▶ SOURCE EXCERPT

(begin)

# Doesn't like walking?



## AlmaPup (Sep 18, 2012)

Hi everybody!
I'm new around here, and also a first time dog owner with a vizsla puppy named Alma.

She is almost 3 months now and has been with us for a month, and I have a few questions to ask 

Alma seems like she doesn't enjoy walking! For the first 15-20 minutes it's really annoying, she stops every few meters, start pulling the other way, smells everything and takes everything in her mouth (cigarette leftovers  ). After that it ets a bit better, but a 30minutes walk turns into a 1h walk... Am i doing anything wrong, how do i get her to enjoy walking?


----------



## hotmischief (Mar 11, 2012)

Hi Almapup,

Welcome to the forum and how about posting some pictures of Alma!!

Alma is quite normal - a lot of puppies are shy, freightened when they start going for walks in the big wide world - it is all so new to them. Do you take her to puppy obedience classes they are great for socializing and maybe you can arrange to meet up with another older pup for a walk, Having a play mate would give her confidence.

If you can't find her a friend to walk with, take her favorite toy and play with her. Do some training to distract her. Practise sit and recall and give her treats when she comes so the whole experience becomes fun and something to look forward to.

It will get better - hang on in there


----------



## AlmaPup (Sep 18, 2012)

Some photos:


----------



## AlmaPup (Sep 18, 2012)

hotmischief said:


> Hi Almapup,
> 
> Welcome to the forum and how about posting some pictures of Alma!!
> 
> ...



It's not really easy to find a play mate, we tried walking her with another dog, she seems like she just wants to play and not walk properly 

I''ll try with the toy and let you know how it went


----------



## dmak (Jul 25, 2012)

When i was teaching Kauzy walking etiquette, I would keep a treat in my hand down by my waist. He would become fixated on the treat and as we would walk I would repeat our heel command. He learned it pretty quick, but at 2 his nose still gets glued to the ground at times.

Alma is a very cute pup


----------



## texasred (Jan 29, 2012)

She sounds like she does enjoy her walks to me. She is just checking everything out in her new world, which may not be the same direction you want to go.  Puppies want to see, smell and taste everything.
Pups also have a short attention span and only time and easy puppy training will get you the walk your wanting from her.


----------



## AlmaPup (Sep 18, 2012)

It's ok when she explores, I expected that 
We went for a walk today, and she was kinda sleepy before that, so for the first 20min I was practicaly dragging her.

But when we got to the park and she met other dogs, everything was great! It was actually the first time I let her of the leash outside of our garden and she responded to me calling her.

(end)

▶ WHAT YOU HAVE TO DO
Name each distinct username that posts in the forum thread about the puppy who doesn't like walking, in order of first appearance.

▶ GIVEN INFORMATION
(begin)

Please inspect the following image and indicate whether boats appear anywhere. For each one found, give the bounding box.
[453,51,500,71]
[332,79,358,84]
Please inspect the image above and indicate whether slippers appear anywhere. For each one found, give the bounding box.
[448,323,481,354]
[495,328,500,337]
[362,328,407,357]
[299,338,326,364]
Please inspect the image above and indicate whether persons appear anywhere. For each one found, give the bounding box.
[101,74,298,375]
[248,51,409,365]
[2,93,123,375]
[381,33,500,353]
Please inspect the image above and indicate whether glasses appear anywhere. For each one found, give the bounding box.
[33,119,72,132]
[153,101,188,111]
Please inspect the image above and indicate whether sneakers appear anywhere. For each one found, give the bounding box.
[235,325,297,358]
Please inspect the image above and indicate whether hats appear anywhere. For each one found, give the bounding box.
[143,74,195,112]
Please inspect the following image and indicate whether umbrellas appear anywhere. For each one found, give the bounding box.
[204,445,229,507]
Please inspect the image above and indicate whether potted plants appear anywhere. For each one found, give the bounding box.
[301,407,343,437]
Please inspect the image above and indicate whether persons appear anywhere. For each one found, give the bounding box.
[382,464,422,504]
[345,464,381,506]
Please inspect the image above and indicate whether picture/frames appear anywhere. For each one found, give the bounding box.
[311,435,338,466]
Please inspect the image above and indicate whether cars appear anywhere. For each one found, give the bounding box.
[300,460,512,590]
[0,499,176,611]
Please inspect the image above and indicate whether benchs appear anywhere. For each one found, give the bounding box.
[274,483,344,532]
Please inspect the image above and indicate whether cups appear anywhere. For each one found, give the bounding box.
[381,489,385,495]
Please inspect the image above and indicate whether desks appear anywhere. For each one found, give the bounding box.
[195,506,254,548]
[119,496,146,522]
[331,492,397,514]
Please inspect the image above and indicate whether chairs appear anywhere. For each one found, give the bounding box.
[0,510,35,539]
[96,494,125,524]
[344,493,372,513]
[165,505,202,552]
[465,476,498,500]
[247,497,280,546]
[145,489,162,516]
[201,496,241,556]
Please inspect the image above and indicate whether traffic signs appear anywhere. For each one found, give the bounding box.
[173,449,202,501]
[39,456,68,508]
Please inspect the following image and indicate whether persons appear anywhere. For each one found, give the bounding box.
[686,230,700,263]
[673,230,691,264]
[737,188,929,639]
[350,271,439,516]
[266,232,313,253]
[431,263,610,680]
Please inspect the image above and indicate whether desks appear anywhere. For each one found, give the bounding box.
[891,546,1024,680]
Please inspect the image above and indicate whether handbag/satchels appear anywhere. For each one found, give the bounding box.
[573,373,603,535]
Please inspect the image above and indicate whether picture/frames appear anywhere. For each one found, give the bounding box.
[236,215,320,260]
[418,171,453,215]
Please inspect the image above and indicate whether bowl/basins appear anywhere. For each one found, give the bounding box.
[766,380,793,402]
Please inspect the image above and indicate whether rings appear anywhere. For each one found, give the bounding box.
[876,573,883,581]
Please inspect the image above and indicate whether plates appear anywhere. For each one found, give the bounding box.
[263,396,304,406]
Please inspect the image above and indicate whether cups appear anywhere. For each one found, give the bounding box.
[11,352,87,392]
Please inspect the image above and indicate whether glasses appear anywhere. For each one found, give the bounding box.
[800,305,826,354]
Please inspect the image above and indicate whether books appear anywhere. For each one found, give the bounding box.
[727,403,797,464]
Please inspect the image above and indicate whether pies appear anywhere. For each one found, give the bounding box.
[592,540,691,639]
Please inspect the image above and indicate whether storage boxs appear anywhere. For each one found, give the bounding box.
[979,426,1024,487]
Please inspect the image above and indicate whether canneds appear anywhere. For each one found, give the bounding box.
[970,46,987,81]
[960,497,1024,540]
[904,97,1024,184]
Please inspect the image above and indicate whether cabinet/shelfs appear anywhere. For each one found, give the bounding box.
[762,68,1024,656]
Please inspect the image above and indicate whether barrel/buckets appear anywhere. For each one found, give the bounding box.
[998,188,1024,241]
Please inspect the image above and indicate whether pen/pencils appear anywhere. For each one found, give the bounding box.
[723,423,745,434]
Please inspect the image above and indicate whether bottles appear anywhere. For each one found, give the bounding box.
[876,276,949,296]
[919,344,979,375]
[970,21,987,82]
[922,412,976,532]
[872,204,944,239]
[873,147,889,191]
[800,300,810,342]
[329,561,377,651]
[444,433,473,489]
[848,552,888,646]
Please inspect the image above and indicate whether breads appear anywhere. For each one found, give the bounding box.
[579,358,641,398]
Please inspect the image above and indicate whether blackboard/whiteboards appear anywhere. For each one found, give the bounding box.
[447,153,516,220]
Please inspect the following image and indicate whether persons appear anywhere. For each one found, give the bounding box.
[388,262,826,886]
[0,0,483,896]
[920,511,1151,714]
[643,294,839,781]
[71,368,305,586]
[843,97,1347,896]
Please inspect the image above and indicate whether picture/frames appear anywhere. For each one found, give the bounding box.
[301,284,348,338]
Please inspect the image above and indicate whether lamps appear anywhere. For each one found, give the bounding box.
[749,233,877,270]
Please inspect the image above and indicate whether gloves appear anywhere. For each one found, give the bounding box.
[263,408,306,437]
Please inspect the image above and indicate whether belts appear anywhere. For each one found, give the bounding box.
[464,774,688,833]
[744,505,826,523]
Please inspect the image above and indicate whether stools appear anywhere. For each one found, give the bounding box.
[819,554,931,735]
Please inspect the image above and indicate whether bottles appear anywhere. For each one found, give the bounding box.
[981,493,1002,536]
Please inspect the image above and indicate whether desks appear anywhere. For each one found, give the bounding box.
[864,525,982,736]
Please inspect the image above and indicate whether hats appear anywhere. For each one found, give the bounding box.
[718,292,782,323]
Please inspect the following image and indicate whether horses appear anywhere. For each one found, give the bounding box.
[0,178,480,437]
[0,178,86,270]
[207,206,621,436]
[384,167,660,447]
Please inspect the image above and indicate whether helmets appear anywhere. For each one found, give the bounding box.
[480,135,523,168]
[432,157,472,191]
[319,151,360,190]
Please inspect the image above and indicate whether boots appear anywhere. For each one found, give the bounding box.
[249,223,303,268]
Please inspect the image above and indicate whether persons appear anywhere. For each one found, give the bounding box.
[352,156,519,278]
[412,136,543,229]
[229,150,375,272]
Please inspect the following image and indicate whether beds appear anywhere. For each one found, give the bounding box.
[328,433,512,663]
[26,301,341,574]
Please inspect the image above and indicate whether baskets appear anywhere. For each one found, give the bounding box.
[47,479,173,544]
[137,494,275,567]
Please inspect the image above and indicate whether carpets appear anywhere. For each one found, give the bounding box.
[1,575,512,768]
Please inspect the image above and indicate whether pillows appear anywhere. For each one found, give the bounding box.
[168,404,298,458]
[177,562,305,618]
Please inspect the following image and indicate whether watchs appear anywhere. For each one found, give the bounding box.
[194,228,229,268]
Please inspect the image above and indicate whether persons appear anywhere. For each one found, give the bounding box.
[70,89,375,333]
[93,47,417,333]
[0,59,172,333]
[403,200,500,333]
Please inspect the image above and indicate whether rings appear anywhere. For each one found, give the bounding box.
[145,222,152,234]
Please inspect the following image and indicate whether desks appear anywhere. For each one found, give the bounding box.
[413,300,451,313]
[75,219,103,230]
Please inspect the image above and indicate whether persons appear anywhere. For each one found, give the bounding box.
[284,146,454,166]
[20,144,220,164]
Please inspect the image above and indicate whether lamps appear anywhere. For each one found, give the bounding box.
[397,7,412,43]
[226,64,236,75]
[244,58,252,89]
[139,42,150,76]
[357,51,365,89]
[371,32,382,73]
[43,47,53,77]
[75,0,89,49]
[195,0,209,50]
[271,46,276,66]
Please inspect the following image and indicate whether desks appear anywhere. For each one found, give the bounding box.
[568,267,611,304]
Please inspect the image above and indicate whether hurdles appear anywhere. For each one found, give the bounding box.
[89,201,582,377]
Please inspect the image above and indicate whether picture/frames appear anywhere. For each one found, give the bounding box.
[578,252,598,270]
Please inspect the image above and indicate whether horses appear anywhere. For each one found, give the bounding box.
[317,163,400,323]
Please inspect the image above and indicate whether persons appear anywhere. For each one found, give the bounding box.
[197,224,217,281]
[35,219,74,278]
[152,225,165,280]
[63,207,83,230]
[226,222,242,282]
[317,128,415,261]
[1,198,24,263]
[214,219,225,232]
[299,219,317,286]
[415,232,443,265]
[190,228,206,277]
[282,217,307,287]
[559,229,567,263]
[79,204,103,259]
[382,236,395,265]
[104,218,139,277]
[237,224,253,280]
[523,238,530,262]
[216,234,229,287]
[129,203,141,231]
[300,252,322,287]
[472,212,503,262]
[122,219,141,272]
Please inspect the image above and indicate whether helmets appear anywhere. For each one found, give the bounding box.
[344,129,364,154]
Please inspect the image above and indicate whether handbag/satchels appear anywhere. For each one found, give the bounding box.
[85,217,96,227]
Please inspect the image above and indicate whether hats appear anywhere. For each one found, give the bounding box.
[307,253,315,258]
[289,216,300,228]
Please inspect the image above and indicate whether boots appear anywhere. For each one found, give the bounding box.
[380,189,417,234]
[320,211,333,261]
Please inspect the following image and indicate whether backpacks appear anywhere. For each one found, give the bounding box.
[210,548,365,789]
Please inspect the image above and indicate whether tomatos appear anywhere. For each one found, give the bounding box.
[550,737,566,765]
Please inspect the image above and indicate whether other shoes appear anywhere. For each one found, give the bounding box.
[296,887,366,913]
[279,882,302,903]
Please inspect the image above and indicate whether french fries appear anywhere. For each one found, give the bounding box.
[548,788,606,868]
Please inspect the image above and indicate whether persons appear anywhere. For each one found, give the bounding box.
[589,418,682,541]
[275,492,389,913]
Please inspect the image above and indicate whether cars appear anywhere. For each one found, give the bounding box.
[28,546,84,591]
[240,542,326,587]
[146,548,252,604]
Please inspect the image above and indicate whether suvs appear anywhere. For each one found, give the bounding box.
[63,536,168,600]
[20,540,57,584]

(end)

▶ TASK RESPONSE
AlmaPup, hotmischief, dmak, texasred